Фима уловил присвистывание, легкое, низкое, поднимающееся из груди отца при каждом вдохе, напоминающее мурлыканье котенка. Словно старик шутки ради спрятал в горле хриплый свисток.
– Пей, Барух. Чай твой стынет.
– Разве чаю просил я у тебя, Эфраим? Я просил тебя говорить. Хочу выслушать тебя. Просил, чтобы ты рассказал мне об этом одиноком ребенке, в отношении которого вы настойчиво обманываете весь свет, что он якобы из семени этого американского бревна. Я просил тебя, чтобы ты хоть немного упорядочил свою жизнь. Чтобы ты наконец-то стал человеком. Чтобы ты хоть немного позаботился о своем собственном будущем, вместо того чтобы заботиться днем и ночью о благополучии дорогих арабов.
– Я, – поправил Фима, – не забочусь об арабах. Уже тысячу раз объяснял тебе. Я забочусь о нас самих.

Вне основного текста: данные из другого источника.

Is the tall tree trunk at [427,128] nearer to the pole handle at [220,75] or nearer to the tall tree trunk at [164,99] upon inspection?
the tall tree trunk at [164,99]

– Конечно, Эфраим, конечно. Нет того, кто усомнится в ваших намерениях. Беда только в том, что вы обманываете самих себя: якобы твои арабы всего-то и просят вежливенько, мол, отдайте нам назад и Шхем, и Хеврон, а потом ступайте себе домой, веселые и довольные, и да здравствует и народ Израиля, и народ Измаила. Мир евреям и мир арабам. Но не этого хотят они от нас. Иерусалим они хотят, Фимочка, Яфу, Хайфу, Рамле. Немного порезать нас – вот и все, что они хотят. Истребить нас, вычеркнуть из числа народов. Если бы вы потрудились хоть немного послушать то, что они говорят в своем кругу. Да в том-то и беда, что всегда и везде вы слушаете только самих себя. Только самих себя.

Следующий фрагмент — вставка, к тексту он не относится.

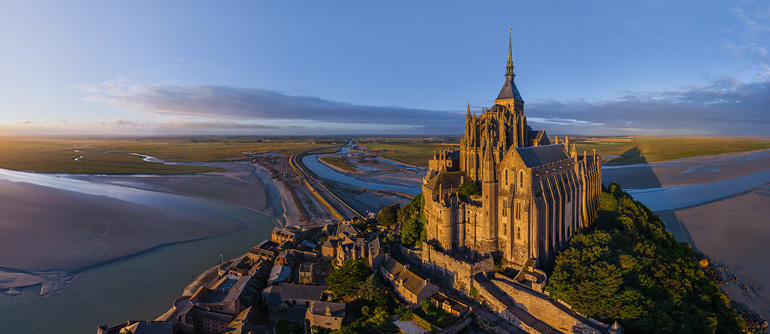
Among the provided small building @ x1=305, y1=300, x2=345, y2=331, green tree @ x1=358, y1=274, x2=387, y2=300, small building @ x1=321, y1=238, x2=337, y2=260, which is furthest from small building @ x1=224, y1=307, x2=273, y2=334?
small building @ x1=321, y1=238, x2=337, y2=260

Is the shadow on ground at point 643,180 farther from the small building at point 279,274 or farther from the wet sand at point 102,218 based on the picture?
the wet sand at point 102,218

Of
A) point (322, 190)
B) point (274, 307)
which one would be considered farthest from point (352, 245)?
point (322, 190)

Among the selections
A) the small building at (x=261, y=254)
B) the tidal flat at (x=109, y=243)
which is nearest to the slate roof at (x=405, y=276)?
the small building at (x=261, y=254)

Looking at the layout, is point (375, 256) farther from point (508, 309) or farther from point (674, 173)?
point (674, 173)

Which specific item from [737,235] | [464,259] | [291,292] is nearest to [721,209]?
[737,235]

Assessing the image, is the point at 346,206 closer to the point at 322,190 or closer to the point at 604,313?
the point at 322,190

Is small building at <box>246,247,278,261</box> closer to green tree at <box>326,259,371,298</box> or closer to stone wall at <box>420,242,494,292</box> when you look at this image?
green tree at <box>326,259,371,298</box>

И вновь из груди отца вырвалось низкое присвистывание, продолжительное, словно не понимал он наивности собственного сына.
– Они в последнее время говорят несколько иные вещи, папа.
– Говорят. Прекрасно, что говорят. Пусть выложат все, что у них на сердце. Сказать – это очень легко. Просто у тебя они научились петь соловьем, и уста их истекают медом. Поют во все горло. Важно то, чего же они на самом деле хотят. Как говаривал этот грубиян Бен-Гурион относительно евреев и других народов.
Старик намеревался объяснить последние свои слова, но дыхания ему не хватило, и вновь вырвалось из груди присвистывание, завершившееся приступом кашля. Будто внутри на несмазанных петлях болталась дверь, которой играл ветер.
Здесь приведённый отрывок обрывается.